Tra noir e fiaba: il male e gli esseri umani
Fin dal suo debutto Fargo si è presentata come una serie capace, oltre che di un intrattenimento eccellente, di una riflessione profonda e filosofica sulla condizione umana, sul bene e sul male, sulla morale e sulla giustizia, sul destino e sulla fortuna. Lo show dipinge – in un contorno tra neo-noir e fiaba dark contemporanea – esseri umani spesso guidati da motivazioni egoistiche, irrazionali, emotive. Motivazioni spessissimo connesse al denaro e più specificamente ancora all’avidità di denaro. Che li portano a scelte sbagliate, immorali, illegali, violente. Scelte che a loro volta generano conseguenze negative, se non devastanti.
In Fargo la distinzione tra Bene e Male è quasi sempre chiarissima. Ma spesso i buoni agiscono meccanicamente, quasi stupidamente; mentre è terribilmente facile trovarsi a commettere il male. Quasi come se fosse un mix di casualità e coincidenza a far pendere una vita di qua o di là. Verso il Bene o verso il Male.
Il senso della via ci sfugge, almeno nel suo complesso. Forse non c’è proprio, essendo ogni destino determinato da eventi casuali, coincidenze, errori, inganni che sfuggono al controllo. Persino il destino, appunto, non risponde a razionalità.
E proprio in questi termini si definisce il Male in Fargo. Non come qualcosa di eccezionale, demoniaco, necessariamente mostruoso (persino i grandi “cattivi” hanno tratti ridicoli), ma come la traduzione visiva e narrativa di quell’idea di “Banalità del male” che Hannah Arendt scelse come titolo al suo saggio-reportage sul processo all’ex gergarca nazista Adolf Eichmann. Chiunque, per quanto ordinario, può compiere il male. Un male che non è razionale ma irrazionale, illogico, persino stupido. Che si manifesta in modo casuale e imprevedibile. E che genera una catena di effetti sproporzionati, incontrollabili, paradossali.
Fargo e l’assurdo alla base delle nostre vite
Siamo arrivati al cuore filosofico di questa magnifica serie: l’assurdo. Sia come categoria filosofica che come genere estetico. Come condizione esistenziale dell’uomo che scopre di vivere in un mondo privo di ordine, e quindi di senso. In filosofia l’assurdismo si riferisce al conflitto fra la tendenza dell’uomo di cercare valori e significati intrinseci nella vita e la sua incapacità – o l’impossibilità vera e propria – di trovarli con assoluta certezza. Il pensatore francese Albert Camus, riprendendo nel XX secolo la lezione ottocentesca del filosofo danese Søren Kierkegaard, sosteneva che agli individui non resta altro che abbracciare l’assurdo come condizione dell’esistenza umana.

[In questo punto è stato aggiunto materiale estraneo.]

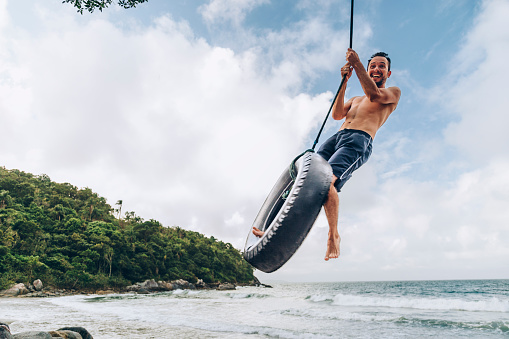 Tire swing at tropical beach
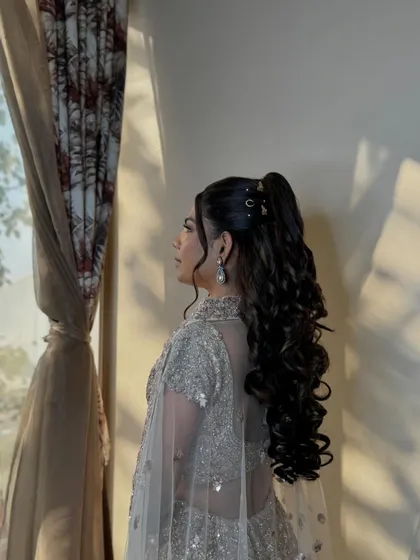 The silhouette of her sangeet hairstyle, a high ponytail with cascading curls, perfect for movement and style.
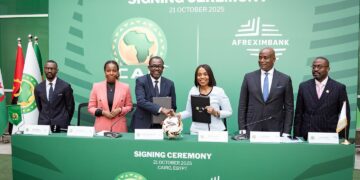 Afreximbank Executive Vice President Kanayo Awani and CAF Secretary General Véron Mosengo-Omba exchange the Memorandum of Understanding and Partnership Agreement to advance Africa’s sports sector. Photo by African Export Import Bank - Afreximbank
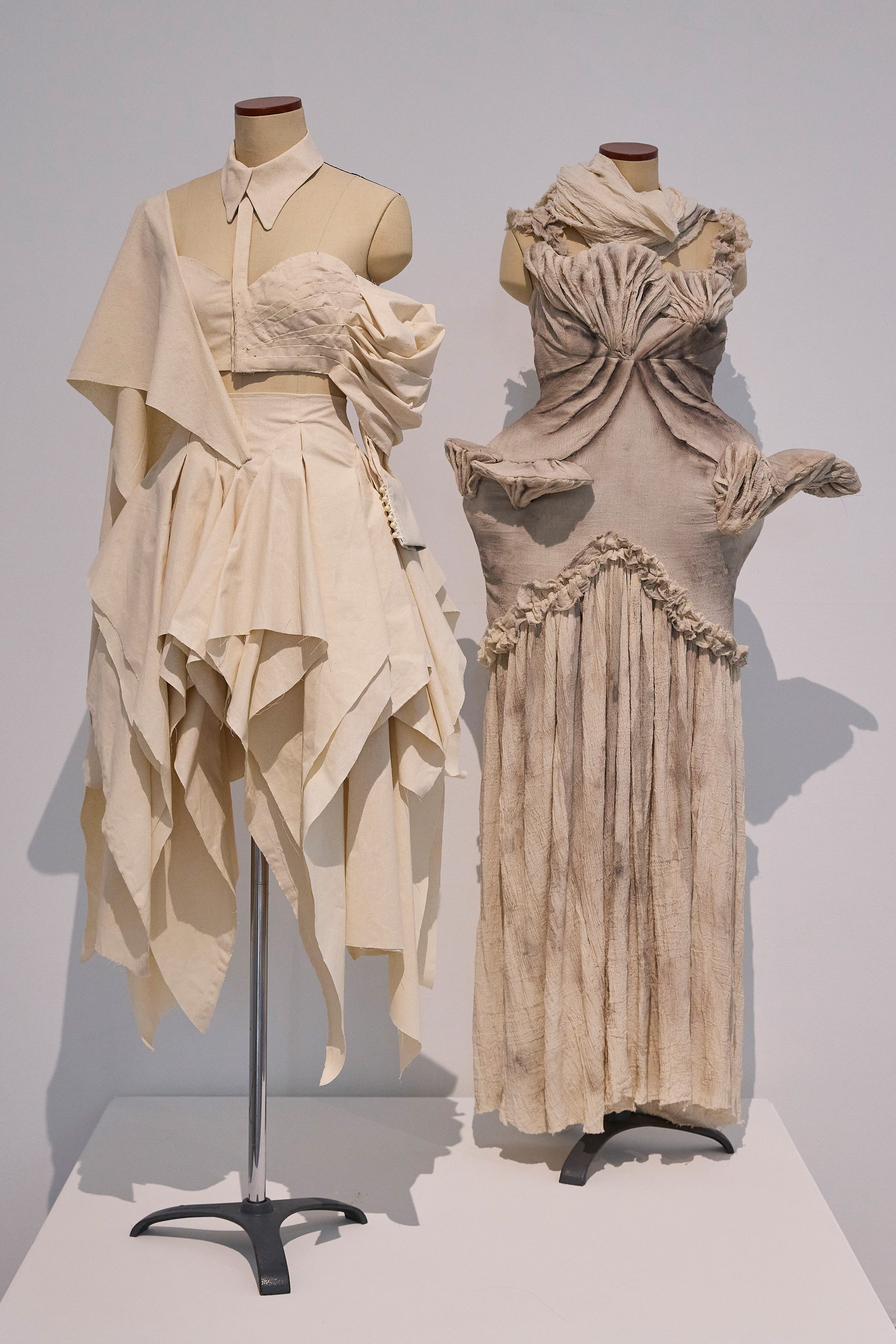 two off-white and cream dresses on mannequins in a gallery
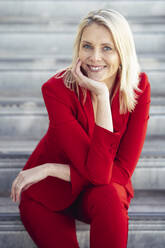 Blonde lächelnde Geschäftsfrau im roten Anzug, die in die Kamera schaut - JSMF01444
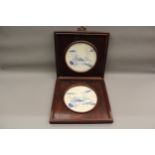 Two circular blue and white decorative wall plaques mounted in square wooden oriental frames, 9.5ins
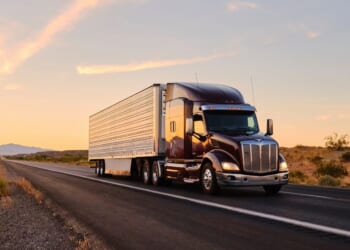 A large semi truck hauls freight down an open highway in the Western United States.
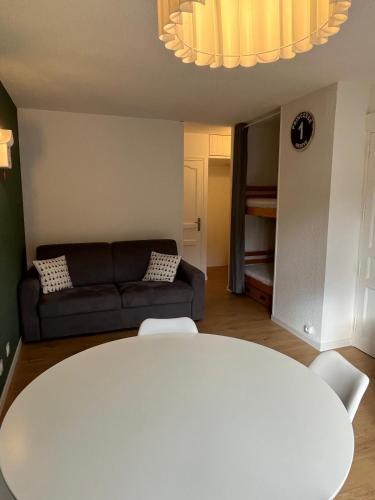 un salon avec une table blanche et un canapé dans l'établissement Mignon petit Studio 25m2 avec balcon et Parking face départ pistes !, à Demi-Quartier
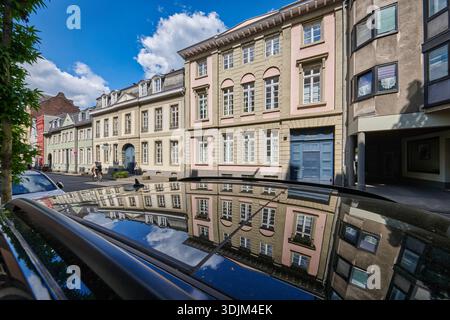 Edifici classici sulla strada Muelheimer Freiheit di Colonia, riflessi sul tetto di un'auto sotto un cielo estivo blu Foto Stock
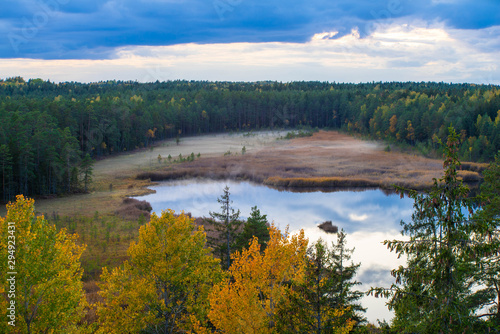 Latvian autumn nature. Forest and Kangari lake. View from the top.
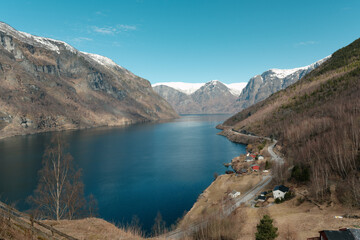 Obraz premium Majestic Norwegian Fjord Landscape with Snowy Mountains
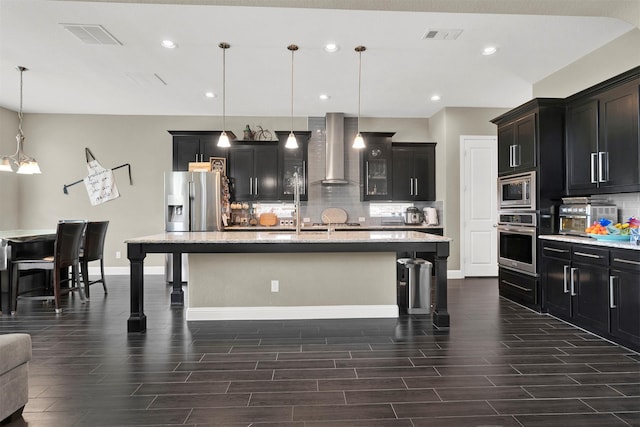 12810 Avanti Dr, Frisco, TX 75035 - kitchen with dark cabinetry, appliances with stainless steel finishes, a sink, and light stone counters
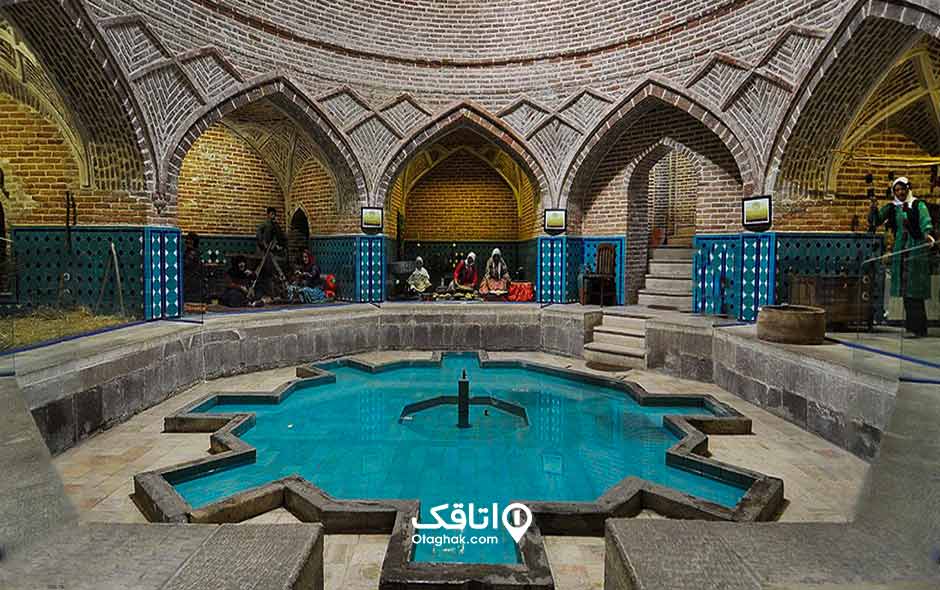 حمامی قدیمی با دیوار های آجری و پایین دیوار ها کاشی کاری آبی شده و یک حوض در وسط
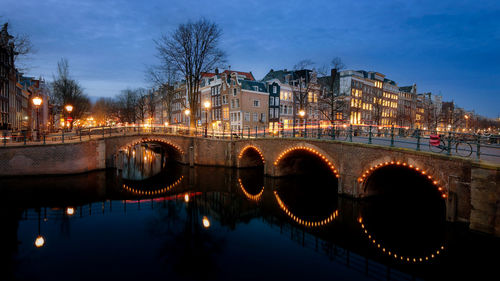 Illuminated bridge over river by buildings against sky at night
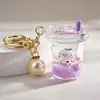 Llavero colgante de botella de arena movediza de red roja creativa, muñeco de perro Yugui flotante, adornos para bolso, accesorios acrílicos
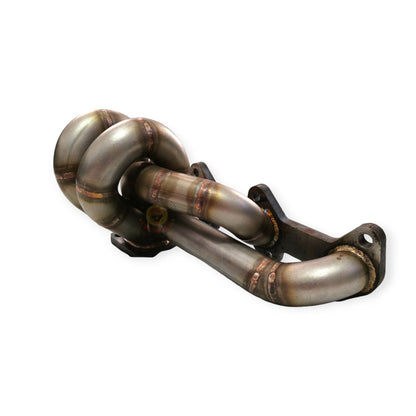 Toyota 1KD-FTV low mount exhaust manifold in stainless steel by PPRC, showing detailed metal construction.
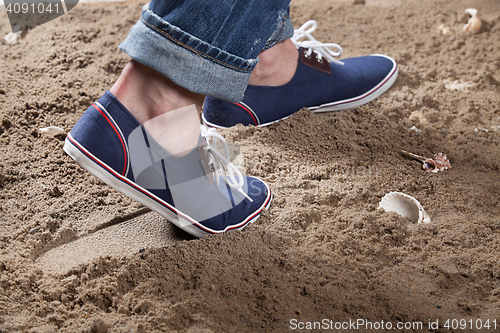 Image of Man\'s Legs And Footprint On The Sand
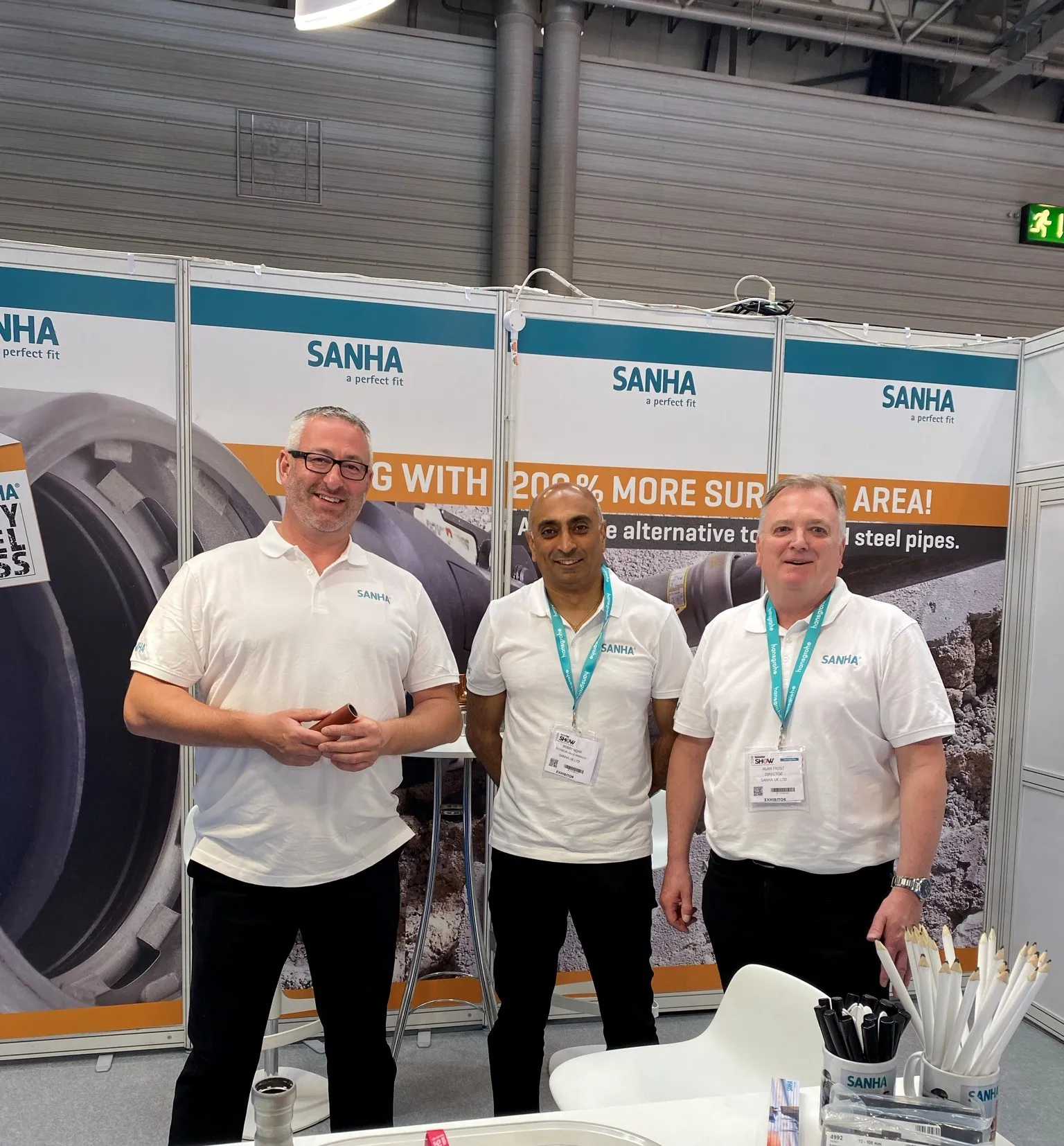 Three employees of SANHA® UK with white shirts are centered in front of a convention wall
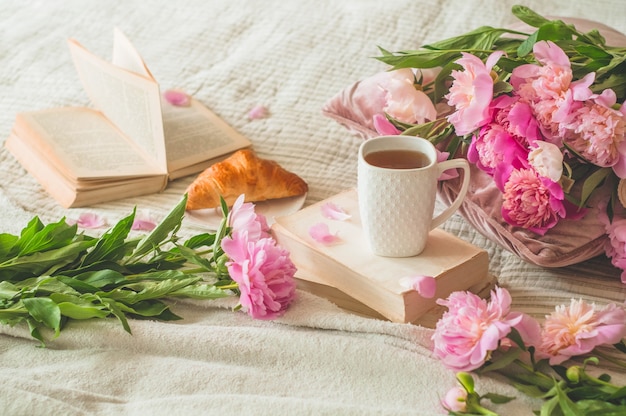 Kopje thee met Pions-bloemen en lentedecor op de boeken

Tornando alla nostra serie: uno degli elementi distintivi di Fargo è proprio il suo uso sistematico, quasi strategico, dei meccanismi dell’assurdo. Da un lato nella frequenza con cui ci mostra come l’assurdo sia presente tanto nella vita quotidiana quanto nelle situazioni estreme (un crimine violento, una macchinazione, un’impresa…). Dall’altro nella messa in scena di personaggi chiamati ad affrontarlo con modalità diverse: l’accettazione, la ribellione, la fuga, la rassegnazione, la speranza. Tutte, però, inevitabilmente votate al riconoscimento di come il senso ultimo della nostra vita sia, alla fine, il non-senso: appunto, l’Assurdo.
Si può essere buoni o cattivi, morali o immorali, corretti o scorretti; e ancora intelligenti o stupidi, ambiziosi o modesti, coraggiosi o pavidi, taciturni o loquaci: non cambia poi niente. Siamo, come ricordava il poema omerico, foglie che nascono, muoiono, si disperdono al vento. O mosche che si agitano invano – inconsapevoli che più si dibattono e più affondano nella ragnatela beffarda dell’esistenza.